In front of Petersburg, Va.,
July, 27, 1864.

MR. EDITOR:—Once more l seat myself to pen, or rather to pencil you a few lines, to let you know how we get along. There is nothing new transpiring here, as everything remains the same as when I last wrote.

Once in a while we have considerable shelling by both armies, and at times it is almost deafening there is so much artillery firing. But we manage to shut them up in a short time. There is one gun which the boys have styled the Petersburg Express, and another the Peace Maker, both of which are stationed near the headquarters of our [Eighteenth] corps [Army of the James]. The reason they are styled so is because they silenced a battery that the Rebs have on Fort Clifton, and they silence the rebel sharpshooters in a very short time–very often after firing only three or four shot. The aim is very accurate on both sides, but our gunners are rather the best as far as I can ascertain.

I saw in the Advertiser a piece from a correspondent in the 32d [Massachusetts], that they had seen quite a number of the boys of Co. C, of the 23d [Massachusetts], and that our boys said they had begun to find out what fighting was. Now I would say to that correspondent, that before we ever came into Virginia we found out what hard marching and fighting was. To be sure we had not had much hard fighting, but we had had some—enough to learn what it was. I suppose he will admit we have had the hardest marching. We admit they have had hard work and hard times, but they did not have to march from one hundred to two hundred miles at a time, and do it in eleven days, fighting four days out of that. This we had to do in winter while they were in, or going into winter quarters. Again in summer, it was march and fight, after the army of the Potomac had fallen back and would be laying still. I do not know but what we have seen as much hard times as they, though they have had a little more fighting.

Capt. [John W.] Raymond, of Beverly, is in command of the regiment, Col. [Andrew] Elwell being on the sick list.

It is strange the papers should report our corps in Baltimore when we did not know it ourselves. I think, from the appearance of things, we are likely to stay here some time. The second corps [of the Army of the Potomac] was ordered off yesterday, but where they are to go is only a matter of conjecture. We suppose they have gone to reinforce Gen. Butler, as he had quite a fight yesterday morning. It was reported here that the 19th corps charged the enemy’s works, capturing them, together with six pieces of artillery but we do not know how true it is. There was some heavy firing in that direction again this morning, but we have not heard anything from there yet.1

We have a mortar planted here that weighs 17,000 lbs., and carries a shot weighing 200 lbs., which makes the Johnnies seek their bomb proofs on the appearance of one of our Dutch ovens.2

Yours,                     GUARD.


Near Petersburg, Va.,
July 29th, 1864.

(Entries from a dataset)

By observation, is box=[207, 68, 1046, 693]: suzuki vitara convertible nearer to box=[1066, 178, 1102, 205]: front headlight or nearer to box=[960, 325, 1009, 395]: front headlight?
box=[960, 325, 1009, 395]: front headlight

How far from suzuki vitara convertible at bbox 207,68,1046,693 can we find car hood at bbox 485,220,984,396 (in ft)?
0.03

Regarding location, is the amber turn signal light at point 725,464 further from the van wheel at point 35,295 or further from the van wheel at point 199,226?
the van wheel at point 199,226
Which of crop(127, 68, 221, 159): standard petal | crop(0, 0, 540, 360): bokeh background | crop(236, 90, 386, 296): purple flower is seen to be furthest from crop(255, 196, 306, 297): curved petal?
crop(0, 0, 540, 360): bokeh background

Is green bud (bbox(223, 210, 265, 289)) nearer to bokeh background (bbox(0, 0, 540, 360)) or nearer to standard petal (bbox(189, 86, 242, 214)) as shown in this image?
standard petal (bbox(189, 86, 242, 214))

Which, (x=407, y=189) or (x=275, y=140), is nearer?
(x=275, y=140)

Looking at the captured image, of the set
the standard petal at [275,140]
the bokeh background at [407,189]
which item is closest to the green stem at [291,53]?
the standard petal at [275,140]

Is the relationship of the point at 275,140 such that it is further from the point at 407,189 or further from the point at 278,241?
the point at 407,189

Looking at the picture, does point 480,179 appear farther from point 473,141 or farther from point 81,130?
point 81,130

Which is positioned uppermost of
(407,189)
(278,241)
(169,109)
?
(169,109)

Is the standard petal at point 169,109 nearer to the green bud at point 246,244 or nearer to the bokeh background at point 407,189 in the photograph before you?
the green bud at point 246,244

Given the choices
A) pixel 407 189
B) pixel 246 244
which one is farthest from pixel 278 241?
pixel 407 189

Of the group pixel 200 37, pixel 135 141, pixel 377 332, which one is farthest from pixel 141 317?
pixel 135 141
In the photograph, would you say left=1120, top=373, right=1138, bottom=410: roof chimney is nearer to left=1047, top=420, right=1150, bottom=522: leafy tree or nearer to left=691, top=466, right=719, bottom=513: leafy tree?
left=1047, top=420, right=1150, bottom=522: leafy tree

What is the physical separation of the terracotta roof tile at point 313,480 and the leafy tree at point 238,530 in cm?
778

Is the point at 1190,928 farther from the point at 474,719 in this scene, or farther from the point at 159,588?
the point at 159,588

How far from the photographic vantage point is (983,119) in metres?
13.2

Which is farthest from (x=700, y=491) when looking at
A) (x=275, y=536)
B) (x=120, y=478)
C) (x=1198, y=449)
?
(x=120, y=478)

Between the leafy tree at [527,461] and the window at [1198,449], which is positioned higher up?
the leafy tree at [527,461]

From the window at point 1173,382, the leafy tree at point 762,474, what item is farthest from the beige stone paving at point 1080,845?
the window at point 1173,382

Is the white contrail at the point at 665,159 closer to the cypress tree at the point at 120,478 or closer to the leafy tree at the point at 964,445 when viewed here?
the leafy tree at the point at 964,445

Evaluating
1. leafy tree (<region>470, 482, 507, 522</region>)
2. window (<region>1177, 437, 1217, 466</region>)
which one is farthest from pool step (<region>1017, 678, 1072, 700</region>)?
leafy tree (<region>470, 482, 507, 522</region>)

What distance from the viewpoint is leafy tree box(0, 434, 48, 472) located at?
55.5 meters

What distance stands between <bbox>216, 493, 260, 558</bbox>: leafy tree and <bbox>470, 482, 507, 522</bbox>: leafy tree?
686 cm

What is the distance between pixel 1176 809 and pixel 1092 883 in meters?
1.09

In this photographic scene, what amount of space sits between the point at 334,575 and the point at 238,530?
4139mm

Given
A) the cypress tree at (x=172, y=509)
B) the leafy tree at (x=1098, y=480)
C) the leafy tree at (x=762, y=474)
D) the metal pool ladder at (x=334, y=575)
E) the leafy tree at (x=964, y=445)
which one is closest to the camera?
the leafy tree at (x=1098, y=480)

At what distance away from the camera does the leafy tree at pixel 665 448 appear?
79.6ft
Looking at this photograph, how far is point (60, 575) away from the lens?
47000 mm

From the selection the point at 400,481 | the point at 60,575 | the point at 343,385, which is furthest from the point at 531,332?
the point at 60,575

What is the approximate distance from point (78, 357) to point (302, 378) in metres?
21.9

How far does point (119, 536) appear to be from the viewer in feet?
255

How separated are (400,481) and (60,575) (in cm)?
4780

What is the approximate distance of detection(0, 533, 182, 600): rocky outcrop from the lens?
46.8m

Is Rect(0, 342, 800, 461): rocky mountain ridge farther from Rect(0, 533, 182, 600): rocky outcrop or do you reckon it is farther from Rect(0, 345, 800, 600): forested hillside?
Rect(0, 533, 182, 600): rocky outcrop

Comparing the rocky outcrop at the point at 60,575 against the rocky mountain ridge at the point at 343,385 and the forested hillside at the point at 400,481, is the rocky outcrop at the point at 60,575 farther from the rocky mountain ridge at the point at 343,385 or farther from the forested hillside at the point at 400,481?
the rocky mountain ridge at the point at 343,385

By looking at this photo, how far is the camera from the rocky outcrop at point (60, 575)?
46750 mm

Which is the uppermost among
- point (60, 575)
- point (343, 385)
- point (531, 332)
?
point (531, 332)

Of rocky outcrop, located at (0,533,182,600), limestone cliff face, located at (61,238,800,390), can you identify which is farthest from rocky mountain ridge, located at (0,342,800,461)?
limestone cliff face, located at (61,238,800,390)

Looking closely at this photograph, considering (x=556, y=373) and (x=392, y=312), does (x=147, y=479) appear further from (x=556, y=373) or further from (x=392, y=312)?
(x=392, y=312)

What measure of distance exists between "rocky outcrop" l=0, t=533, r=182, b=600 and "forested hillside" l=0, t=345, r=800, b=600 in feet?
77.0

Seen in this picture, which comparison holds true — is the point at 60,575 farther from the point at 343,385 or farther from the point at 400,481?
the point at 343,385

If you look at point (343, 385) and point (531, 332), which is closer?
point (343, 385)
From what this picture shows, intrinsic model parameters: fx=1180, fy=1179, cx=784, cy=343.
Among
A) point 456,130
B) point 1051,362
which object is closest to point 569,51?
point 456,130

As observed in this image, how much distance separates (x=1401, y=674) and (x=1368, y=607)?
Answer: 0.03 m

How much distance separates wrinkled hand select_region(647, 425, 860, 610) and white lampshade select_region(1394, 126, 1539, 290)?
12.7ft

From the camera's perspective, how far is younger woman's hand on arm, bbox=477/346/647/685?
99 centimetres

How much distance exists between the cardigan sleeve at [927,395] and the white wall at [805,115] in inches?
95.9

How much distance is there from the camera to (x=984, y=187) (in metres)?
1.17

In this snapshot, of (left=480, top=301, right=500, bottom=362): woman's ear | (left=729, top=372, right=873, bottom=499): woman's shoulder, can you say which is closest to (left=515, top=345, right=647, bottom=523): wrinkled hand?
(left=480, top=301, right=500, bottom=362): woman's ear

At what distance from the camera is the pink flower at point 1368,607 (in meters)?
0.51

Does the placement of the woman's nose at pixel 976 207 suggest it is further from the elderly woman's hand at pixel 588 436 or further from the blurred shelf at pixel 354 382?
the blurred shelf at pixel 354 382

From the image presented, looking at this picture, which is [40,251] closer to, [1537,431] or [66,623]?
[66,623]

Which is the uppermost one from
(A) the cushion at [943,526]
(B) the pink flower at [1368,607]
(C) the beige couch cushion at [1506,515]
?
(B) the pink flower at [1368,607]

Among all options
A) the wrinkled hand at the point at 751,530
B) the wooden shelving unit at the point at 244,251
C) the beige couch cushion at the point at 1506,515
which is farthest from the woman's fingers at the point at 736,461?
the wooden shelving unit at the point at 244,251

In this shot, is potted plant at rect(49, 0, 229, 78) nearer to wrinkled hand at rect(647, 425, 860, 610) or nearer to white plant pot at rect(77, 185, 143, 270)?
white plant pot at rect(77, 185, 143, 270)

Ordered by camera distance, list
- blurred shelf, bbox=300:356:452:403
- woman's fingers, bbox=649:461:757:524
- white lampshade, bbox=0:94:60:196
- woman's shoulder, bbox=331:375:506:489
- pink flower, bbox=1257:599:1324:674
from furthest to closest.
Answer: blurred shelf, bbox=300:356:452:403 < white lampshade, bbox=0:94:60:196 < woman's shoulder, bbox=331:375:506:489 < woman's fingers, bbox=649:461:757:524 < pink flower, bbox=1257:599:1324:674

■ **Objectives**
a – Output everything in the Petersburg letter from "We have a mortar" down to "July 29th, 1864.".
b – Translate this sentence from the Petersburg letter into Spanish: "I think, from the appearance of things, we are likely to stay here some time."
This material comes from a separate source unrelated to the Petersburg letter.

■ **Results for the exercise**
a –
We have a mortar planted here that weighs 17,000 lbs., and carries a shot weighing 200 lbs., which makes the Johnnies seek their bomb proofs on the appearance of one of our Dutch ovens.2

Yours,                     GUARD.


Near Petersburg, Va.,
July 29th, 1864.

b – Creo que, por el aspecto de las cosas, es probable que nos quedemos aquí algún tiempo.